Start of QUOTED PASSAGE
Mr Kim said he even saw Barrett in the Pryzm nightclub a year after the attack, and said rather than apologise the yob simply laughed at him

He said: “Everything has pros and cons in life. This incident has grown me up and taught me many things.

“I feel good about this, as this is how I overcome it.

“But I still struggle mentally and emotionally. I sometimes dream about it repeatedly. When I finally wake up it is distressing. I have a bad mood and it has affected me in real life.”

Mr Kim asked the defendants in the dock at Lewes Crown Court: “Do you guys know how I feel every time?

“Before I left the UK I saw Louis Barrett in Pryzm. This was the last time where he could have said sorry. He did not, he laughed at me.

“He was too drunk and was thrown out by bouncers. I thought, this is him. There’s no change, and no worries about the future.

“I don’t want them to be shameful because of the past, but I do want them to be punished, but now I respect the court’s decision.”

Barrett, 19, of Temple Grove, Burgess Hill, denied the encounter at Pryzm but admitted racist harassment and racist common assault.

Garrett, 18, of Pierces Lane, Haywards Heath, admitted attempting to inflict grievous bodily harm.

The duo were due to be sentenced today but Judge Stephen Mooney delayed his judgment until tomorrow morning.

The judge described the incident as a “cowardly, vicious and unprovoked attack”.

He heard mitigation about the troubled lives of the two young men in the dock, who were aged 15 and 17 at the time.
End of QUOTED PASSAGE
PROMPT A → Write out the court report between "Garrett, 18, of" and "at the time.", inclusive.
PROMPT B → According to the court report, what offense did Garrett admit?
Start of DATA ROWS
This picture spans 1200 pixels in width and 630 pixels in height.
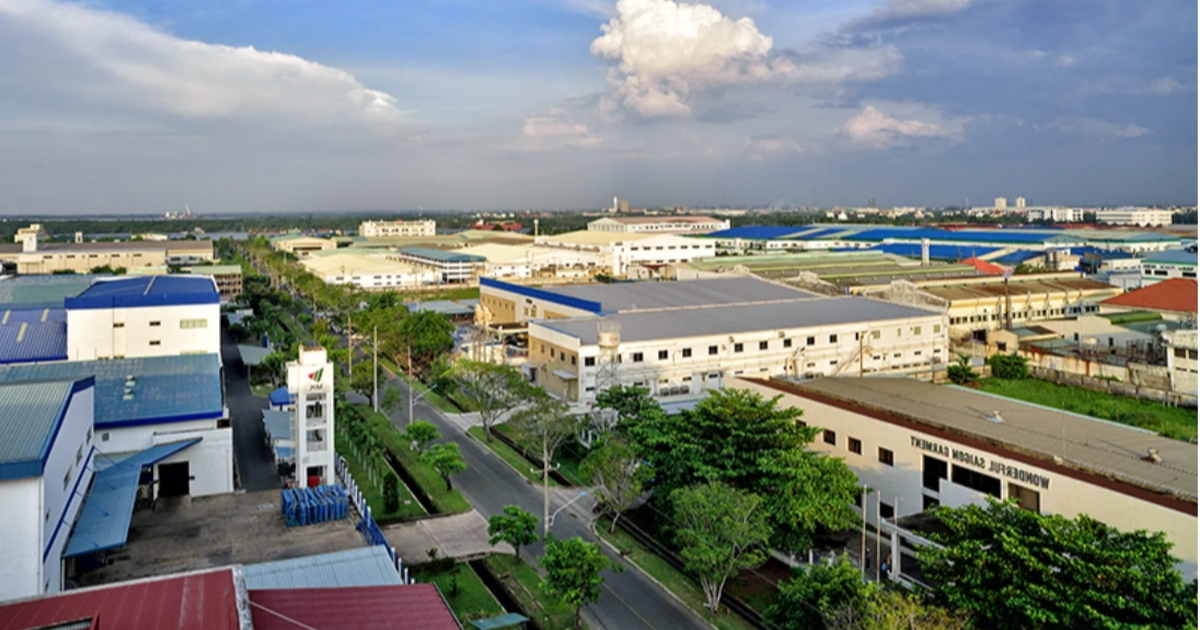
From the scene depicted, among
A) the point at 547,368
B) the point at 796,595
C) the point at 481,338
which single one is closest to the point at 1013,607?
the point at 796,595

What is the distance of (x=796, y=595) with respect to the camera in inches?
485

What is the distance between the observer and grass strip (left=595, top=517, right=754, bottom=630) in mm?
14117

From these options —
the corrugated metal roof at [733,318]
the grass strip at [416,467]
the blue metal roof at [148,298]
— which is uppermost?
the blue metal roof at [148,298]

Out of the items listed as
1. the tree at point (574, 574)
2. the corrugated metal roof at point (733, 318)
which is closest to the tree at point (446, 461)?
the tree at point (574, 574)

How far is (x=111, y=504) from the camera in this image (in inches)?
579

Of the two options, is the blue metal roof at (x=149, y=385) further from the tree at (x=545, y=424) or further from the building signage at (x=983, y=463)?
the building signage at (x=983, y=463)

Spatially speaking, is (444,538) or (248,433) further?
(248,433)

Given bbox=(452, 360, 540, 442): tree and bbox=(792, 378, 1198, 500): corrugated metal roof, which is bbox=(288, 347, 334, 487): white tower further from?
bbox=(792, 378, 1198, 500): corrugated metal roof

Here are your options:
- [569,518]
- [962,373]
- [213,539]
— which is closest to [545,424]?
[569,518]

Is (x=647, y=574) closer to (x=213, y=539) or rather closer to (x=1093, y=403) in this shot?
(x=213, y=539)

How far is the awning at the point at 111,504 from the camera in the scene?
13031 millimetres

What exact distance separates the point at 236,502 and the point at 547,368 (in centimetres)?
1574

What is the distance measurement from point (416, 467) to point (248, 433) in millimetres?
6931

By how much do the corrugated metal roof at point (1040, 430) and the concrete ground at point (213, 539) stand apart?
1152 cm
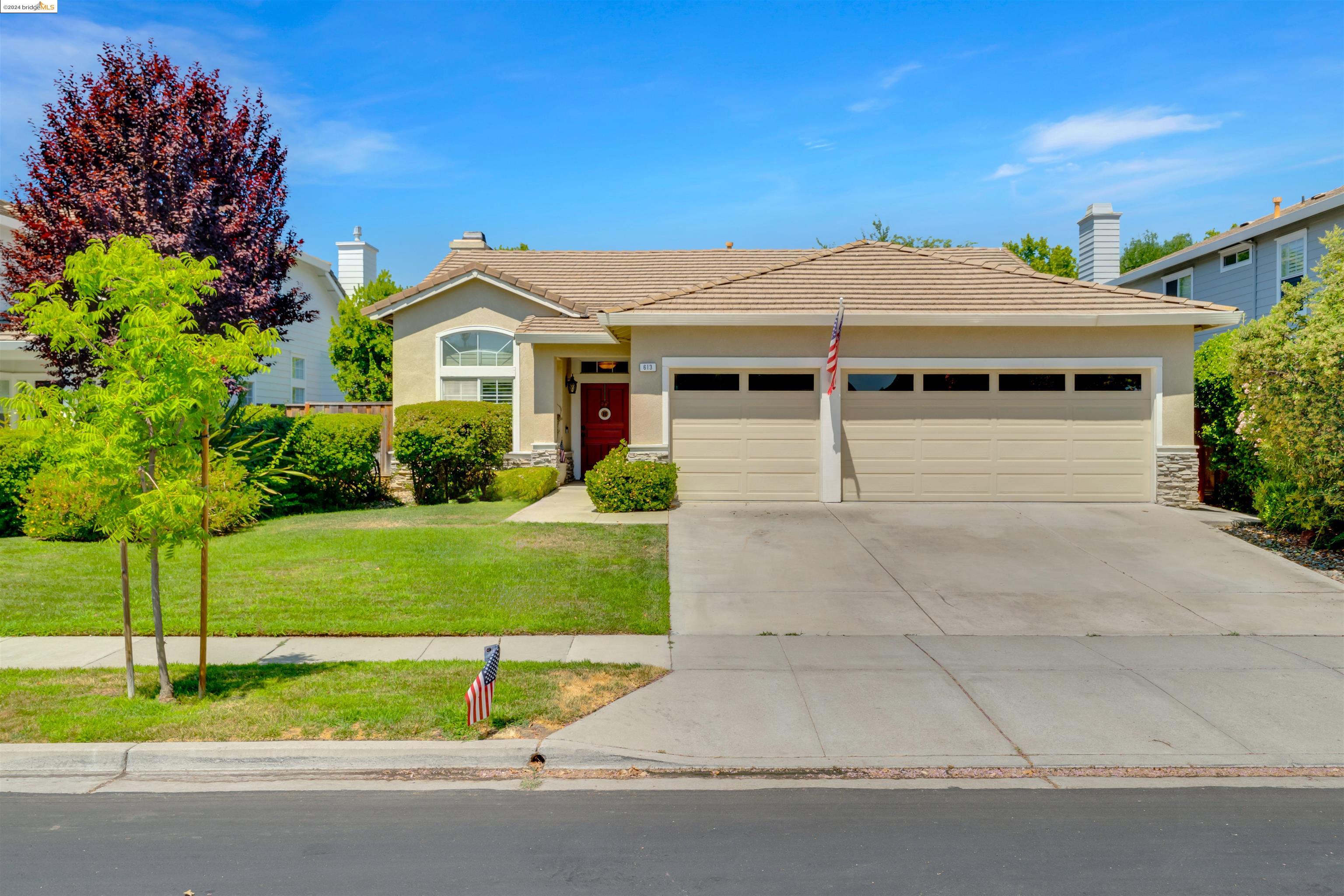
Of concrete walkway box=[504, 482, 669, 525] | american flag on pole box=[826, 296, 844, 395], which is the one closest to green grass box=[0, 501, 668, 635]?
End of DATA ROWS
EXERCISE OUTPUT A →
Garrett, 18, of Pierces Lane, Haywards Heath, admitted attempting to inflict grievous bodily harm.

The duo were due to be sentenced today but Judge Stephen Mooney delayed his judgment until tomorrow morning.

The judge described the incident as a “cowardly, vicious and unprovoked attack”.

He heard mitigation about the troubled lives of the two young men in the dock, who were aged 15 and 17 at the time.

EXERCISE OUTPUT B → Attempting to inflict grievous bodily harm.